In this notebook, we show how to use **[DomainAdapt-MT v1.0.0](https://github.com/JoyeBright/domain-adapt-mt)** to do data selection for training MT models. 😀


## 🌍 Out-of-Domain Data

We download a large out-of-domain English–French corpus (**CCAligned v1**) from the [OPUS repository](https://opus.nlpl.eu/CCAligned.php).  


In [1]:
!wget  https://object.pouta.csc.fi/OPUS-CCAligned/v1/moses/en-fr.txt.zip

--2025-06-13 10:03:59--  https://object.pouta.csc.fi/OPUS-CCAligned/v1/moses/en-fr.txt.zip
Resolving object.pouta.csc.fi (object.pouta.csc.fi)... 86.50.254.18, 86.50.254.19
Connecting to object.pouta.csc.fi (object.pouta.csc.fi)|86.50.254.18|:443... connected.
HTTP request sent, awaiting response... 200 OK
Length: 1013655142 (967M) [application/zip]
Saving to: ‘en-fr.txt.zip’


2025-06-13 10:08:11 (3.86 MB/s) - ‘en-fr.txt.zip’ saved [1013655142/1013655142]



In [2]:
!unzip /content/en-fr.txt.zip

Archive:  /content/en-fr.txt.zip
  inflating: README                  
  inflating: LICENSE                 
  inflating: CCAligned.en-fr.en      
  inflating: CCAligned.en-fr.fr      
  inflating: CCAligned.en-fr.xml     


## ⚠️ Downsizing the Out-of-Domain Corpus (for Demo Only)

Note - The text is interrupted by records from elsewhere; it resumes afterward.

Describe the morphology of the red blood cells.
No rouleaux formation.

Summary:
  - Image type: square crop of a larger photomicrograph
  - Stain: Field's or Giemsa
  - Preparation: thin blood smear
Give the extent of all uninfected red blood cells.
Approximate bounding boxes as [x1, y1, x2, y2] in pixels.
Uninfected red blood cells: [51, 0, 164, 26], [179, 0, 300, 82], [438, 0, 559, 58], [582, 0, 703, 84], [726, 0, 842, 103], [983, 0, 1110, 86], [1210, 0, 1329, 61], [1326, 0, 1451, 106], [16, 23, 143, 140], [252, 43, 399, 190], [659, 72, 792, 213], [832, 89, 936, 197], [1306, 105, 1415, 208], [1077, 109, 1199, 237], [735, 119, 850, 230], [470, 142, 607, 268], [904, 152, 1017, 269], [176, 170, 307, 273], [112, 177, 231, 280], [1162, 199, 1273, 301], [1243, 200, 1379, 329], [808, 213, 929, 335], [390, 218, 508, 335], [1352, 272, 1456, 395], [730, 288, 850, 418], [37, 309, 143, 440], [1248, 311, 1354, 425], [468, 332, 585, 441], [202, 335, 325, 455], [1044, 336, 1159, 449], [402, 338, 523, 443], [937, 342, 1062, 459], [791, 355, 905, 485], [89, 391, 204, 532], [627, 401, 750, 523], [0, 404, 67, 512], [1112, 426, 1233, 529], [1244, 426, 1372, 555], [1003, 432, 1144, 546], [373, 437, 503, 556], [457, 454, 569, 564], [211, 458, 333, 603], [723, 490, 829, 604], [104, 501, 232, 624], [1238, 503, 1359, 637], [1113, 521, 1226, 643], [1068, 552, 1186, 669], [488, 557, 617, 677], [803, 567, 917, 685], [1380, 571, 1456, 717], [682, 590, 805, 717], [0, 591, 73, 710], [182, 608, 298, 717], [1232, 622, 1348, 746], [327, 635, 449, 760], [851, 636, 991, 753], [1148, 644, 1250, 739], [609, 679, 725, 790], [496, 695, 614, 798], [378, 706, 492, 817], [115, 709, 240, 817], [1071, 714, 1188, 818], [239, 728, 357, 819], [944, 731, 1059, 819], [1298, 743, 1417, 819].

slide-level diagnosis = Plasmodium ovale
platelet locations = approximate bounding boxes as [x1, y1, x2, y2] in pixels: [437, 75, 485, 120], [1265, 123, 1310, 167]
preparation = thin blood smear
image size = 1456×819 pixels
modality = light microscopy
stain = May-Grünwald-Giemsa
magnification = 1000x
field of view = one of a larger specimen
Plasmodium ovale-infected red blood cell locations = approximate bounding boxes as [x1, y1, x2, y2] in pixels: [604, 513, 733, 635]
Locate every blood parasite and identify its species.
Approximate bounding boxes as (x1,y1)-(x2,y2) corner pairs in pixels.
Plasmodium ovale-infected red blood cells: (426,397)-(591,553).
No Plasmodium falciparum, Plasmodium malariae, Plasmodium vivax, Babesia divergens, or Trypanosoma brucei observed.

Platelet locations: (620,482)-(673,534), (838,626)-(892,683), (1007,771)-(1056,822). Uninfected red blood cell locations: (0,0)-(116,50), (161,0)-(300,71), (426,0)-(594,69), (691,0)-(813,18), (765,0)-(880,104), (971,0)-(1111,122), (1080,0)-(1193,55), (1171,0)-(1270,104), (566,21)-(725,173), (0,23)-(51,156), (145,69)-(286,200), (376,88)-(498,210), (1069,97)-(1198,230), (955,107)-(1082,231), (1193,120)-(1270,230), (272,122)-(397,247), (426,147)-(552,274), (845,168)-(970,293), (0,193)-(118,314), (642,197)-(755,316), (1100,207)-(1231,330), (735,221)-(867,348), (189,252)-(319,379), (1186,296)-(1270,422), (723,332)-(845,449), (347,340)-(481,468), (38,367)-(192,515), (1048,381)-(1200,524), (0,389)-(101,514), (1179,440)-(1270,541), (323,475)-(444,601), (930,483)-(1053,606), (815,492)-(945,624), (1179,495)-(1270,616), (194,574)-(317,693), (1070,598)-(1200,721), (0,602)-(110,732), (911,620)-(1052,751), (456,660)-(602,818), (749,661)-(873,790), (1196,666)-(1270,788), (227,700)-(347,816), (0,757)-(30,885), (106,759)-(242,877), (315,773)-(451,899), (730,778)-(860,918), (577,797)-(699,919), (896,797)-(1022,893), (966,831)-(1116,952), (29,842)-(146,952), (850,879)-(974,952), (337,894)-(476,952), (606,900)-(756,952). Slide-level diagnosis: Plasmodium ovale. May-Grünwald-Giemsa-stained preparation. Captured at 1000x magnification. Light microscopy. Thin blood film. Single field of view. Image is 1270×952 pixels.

To show how the tool works in environments like Google Colab (which have limited memory), we downsize the OOD corpus.  
We randomly sample 4 million sentence pairs from the full CCAligned dataset:

In [None]:
!paste /content/CCAligned.en-fr.en /content/CCAligned.en-fr.fr \
  | shuf \
  | head -n 4000000 \
  | tee >(cut -f1 > /content/sample.en) >(cut -f2 > /content/sample.fr)


## 📘 In-Domain Data

We use the [Unsupervised Domain Clusters](https://github.com/roeeaharoni/unsupervised-domain-clusters) dataset for in-domain data.
For this example, we use only the **IT** domain subset, which we've uploaded to our drive. You can do the same.


In [7]:
!unzip /content/multi_domain_new_split.zip -d /content/

Archive:  /content/multi_domain_new_split.zip
   creating: /content/it/
   creating: /content/koran/
   creating: /content/law/
   creating: /content/medical/
   creating: /content/subtitles/
  inflating: /content/it/dev.de      
  inflating: /content/it/dev.en      
  inflating: /content/it/test.de     
  inflating: /content/it/test.en     
  inflating: /content/it/train.de    
  inflating: /content/it/train.en    
  inflating: /content/koran/dev.de   
  inflating: /content/koran/dev.en   
  inflating: /content/koran/test.de  
  inflating: /content/koran/test.en  
  inflating: /content/koran/train.de  
  inflating: /content/koran/train.en  
  inflating: /content/law/dev.de     
  inflating: /content/law/dev.en     
  inflating: /content/law/test.de    
  inflating: /content/law/test.en    
  inflating: /content/law/train.de   
  inflating: /content/law/train.en   
  inflating: /content/medical/dev.de  
  inflating: /content/medical/dev.en  
  inflating: /content/medical/test.de  
  in

## 🚀 Run the Data Selection Script

Now that we have the required input files, we can use the data selection script from the repository:  
👉 [domain-adapt-mt](https://github.com/JoyeBright/domain-adapt-mt)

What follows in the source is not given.